Ingredients
4 Bone in pork chops – seasoned
4 crushed garlic cloves
1 Tbsp finely chopped thyme
For the sauce
400ml Bottle Yorkshire Cider
300ml chicken stock
50ml Madeira or Cognac
2 large Bramley apples
3 garlic cloves
1 Tsp wholegrain mustard
2 Tbsp Fig Jam
2 Tbsp tarragon
1 Tbsp Butter
1 Tbsp Apple Cider Vinegar
Salt and Pepper to taste
For the mash
2 Large parsnips
4 Large potatoes
1 Tbsp wholegrain mustard
90g Butter
110ml Double cream
Salt and Pepper to taste
Method
- For the mash - Peel the parsnips and potatoes and cut into equal chunks. Add to cold salted water and boil until tender, then drain and add the butter. Mash and add the cream gradually to loosen the mash. Add the wholegrain mustard, and season to taste. Set aside.
- Meanwhile, pan fry your seasoned pork chops in olive oil and add the crushed garlic cloves and thyme. Fry for 5 minutes on each side on a medium heat. Once cooked, place onto a plate and cover in foil.

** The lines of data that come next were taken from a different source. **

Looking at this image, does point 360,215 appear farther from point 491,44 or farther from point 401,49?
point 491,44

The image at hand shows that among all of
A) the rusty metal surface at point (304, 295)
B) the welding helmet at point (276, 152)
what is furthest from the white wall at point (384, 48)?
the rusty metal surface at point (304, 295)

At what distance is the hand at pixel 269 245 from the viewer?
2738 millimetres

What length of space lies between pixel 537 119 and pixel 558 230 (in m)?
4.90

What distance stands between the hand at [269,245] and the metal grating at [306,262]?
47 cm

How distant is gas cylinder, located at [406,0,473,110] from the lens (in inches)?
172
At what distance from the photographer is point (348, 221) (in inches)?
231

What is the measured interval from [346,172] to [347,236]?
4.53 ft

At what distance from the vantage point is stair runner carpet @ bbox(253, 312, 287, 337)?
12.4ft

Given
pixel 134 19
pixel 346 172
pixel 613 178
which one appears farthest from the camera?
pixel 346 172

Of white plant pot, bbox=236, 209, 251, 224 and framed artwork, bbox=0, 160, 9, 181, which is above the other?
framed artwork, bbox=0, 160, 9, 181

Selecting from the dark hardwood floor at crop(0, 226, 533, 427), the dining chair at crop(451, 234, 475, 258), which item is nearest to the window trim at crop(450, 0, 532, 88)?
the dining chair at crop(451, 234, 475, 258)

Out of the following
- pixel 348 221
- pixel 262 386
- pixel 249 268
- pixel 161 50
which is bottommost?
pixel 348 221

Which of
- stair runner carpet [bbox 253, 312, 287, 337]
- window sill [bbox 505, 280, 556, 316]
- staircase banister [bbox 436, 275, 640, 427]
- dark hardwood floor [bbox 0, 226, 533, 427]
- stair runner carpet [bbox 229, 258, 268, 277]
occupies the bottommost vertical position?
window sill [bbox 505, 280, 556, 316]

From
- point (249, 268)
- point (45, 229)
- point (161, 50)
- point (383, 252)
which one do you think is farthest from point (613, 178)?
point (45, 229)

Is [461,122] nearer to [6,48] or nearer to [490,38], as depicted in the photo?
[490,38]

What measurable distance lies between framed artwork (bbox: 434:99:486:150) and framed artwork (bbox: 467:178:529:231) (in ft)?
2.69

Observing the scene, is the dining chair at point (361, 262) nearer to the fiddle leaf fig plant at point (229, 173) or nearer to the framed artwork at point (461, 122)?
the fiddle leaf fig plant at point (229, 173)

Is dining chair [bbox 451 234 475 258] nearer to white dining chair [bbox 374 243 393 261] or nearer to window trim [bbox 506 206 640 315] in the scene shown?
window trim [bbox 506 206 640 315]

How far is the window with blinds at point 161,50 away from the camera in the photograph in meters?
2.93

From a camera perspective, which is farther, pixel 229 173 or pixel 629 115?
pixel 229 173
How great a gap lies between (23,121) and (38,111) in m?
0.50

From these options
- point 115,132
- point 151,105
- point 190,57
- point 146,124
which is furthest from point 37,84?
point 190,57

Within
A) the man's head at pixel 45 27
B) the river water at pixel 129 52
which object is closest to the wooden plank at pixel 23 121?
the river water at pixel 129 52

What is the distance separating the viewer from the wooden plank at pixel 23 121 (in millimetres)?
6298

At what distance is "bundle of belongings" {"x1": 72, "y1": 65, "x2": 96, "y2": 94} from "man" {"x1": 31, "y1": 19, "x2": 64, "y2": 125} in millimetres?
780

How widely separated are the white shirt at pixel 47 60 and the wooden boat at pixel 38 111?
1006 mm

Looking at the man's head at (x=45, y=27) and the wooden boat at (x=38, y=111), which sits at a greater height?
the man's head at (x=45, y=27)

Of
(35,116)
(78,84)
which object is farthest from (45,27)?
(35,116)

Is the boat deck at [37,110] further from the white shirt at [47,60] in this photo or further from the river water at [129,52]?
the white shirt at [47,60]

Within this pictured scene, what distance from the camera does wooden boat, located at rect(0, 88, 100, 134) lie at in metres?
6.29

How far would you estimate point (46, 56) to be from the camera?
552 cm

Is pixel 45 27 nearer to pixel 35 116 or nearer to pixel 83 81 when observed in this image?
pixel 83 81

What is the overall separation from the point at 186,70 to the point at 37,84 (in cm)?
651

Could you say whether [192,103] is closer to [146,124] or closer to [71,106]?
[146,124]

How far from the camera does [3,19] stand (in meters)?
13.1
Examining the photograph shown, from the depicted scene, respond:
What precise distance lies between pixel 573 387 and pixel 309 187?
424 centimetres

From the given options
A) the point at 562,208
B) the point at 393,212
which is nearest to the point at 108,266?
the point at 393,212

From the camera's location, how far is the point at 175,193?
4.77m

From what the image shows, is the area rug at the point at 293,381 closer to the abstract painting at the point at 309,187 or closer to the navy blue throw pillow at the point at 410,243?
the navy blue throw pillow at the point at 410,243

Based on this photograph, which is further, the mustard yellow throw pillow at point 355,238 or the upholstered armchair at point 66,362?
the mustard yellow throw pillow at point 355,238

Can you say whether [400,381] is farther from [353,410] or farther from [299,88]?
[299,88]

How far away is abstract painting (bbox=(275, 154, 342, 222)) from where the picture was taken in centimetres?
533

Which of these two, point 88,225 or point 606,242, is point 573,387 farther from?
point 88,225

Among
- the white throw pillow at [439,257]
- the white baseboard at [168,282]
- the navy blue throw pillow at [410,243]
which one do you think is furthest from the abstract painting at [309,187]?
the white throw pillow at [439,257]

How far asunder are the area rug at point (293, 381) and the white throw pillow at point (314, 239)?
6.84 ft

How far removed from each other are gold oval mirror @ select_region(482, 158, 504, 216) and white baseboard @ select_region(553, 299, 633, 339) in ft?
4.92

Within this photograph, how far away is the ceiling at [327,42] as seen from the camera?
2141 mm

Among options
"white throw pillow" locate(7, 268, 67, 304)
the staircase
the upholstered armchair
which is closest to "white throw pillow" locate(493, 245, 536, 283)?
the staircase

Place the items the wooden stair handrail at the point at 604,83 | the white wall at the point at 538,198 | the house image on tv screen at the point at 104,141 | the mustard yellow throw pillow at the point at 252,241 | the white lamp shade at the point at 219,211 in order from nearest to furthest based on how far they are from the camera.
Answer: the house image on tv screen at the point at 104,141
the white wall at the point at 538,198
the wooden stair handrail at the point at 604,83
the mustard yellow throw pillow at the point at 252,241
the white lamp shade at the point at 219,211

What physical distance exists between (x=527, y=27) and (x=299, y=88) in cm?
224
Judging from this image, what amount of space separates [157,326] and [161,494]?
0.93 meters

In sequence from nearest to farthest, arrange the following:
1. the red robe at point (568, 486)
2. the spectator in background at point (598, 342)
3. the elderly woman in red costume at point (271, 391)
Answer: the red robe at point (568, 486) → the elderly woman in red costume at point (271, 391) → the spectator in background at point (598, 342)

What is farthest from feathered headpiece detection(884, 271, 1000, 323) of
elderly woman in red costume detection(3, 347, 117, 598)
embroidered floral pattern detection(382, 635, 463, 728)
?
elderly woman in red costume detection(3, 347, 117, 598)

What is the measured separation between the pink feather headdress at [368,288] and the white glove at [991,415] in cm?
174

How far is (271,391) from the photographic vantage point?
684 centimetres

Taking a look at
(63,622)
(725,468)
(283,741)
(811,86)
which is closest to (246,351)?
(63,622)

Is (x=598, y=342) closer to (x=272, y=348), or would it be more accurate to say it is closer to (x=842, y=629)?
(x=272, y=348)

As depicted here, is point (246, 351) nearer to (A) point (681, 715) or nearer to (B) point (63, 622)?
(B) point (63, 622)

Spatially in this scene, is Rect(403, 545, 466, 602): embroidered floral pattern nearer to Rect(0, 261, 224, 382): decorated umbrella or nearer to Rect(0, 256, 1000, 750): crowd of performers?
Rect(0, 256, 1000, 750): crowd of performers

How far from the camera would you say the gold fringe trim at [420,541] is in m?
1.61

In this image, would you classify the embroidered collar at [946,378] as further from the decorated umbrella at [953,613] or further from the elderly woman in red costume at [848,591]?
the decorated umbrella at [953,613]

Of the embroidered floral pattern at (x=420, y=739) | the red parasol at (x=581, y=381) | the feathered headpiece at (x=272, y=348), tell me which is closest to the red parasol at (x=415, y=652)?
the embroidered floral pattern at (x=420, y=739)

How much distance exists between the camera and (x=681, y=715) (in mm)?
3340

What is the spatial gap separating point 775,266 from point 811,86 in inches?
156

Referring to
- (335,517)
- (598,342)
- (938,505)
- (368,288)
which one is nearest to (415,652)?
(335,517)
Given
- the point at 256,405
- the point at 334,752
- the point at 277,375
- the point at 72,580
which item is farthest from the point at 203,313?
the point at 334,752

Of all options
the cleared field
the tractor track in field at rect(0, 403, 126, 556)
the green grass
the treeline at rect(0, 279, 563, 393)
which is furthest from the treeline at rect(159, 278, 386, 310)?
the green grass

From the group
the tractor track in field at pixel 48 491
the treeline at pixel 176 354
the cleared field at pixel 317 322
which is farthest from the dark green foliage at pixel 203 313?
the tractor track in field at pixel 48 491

- Using the same frying pan and add the finely chopped apples and garlic, making sure this is on a high heat.
- Fry until soft then deglaze the pan with the madeira or cognac. Add the rest of the ingredients except the butter, salt, and pepper. Reduce by more than half, until the consistency is slightly sticky. Season and add the butter. Stir in to evenly combine and add the pork chops and the juices back into the sauce.
- Heat the mash and serve immediately. Add extra finely chopped tarragon.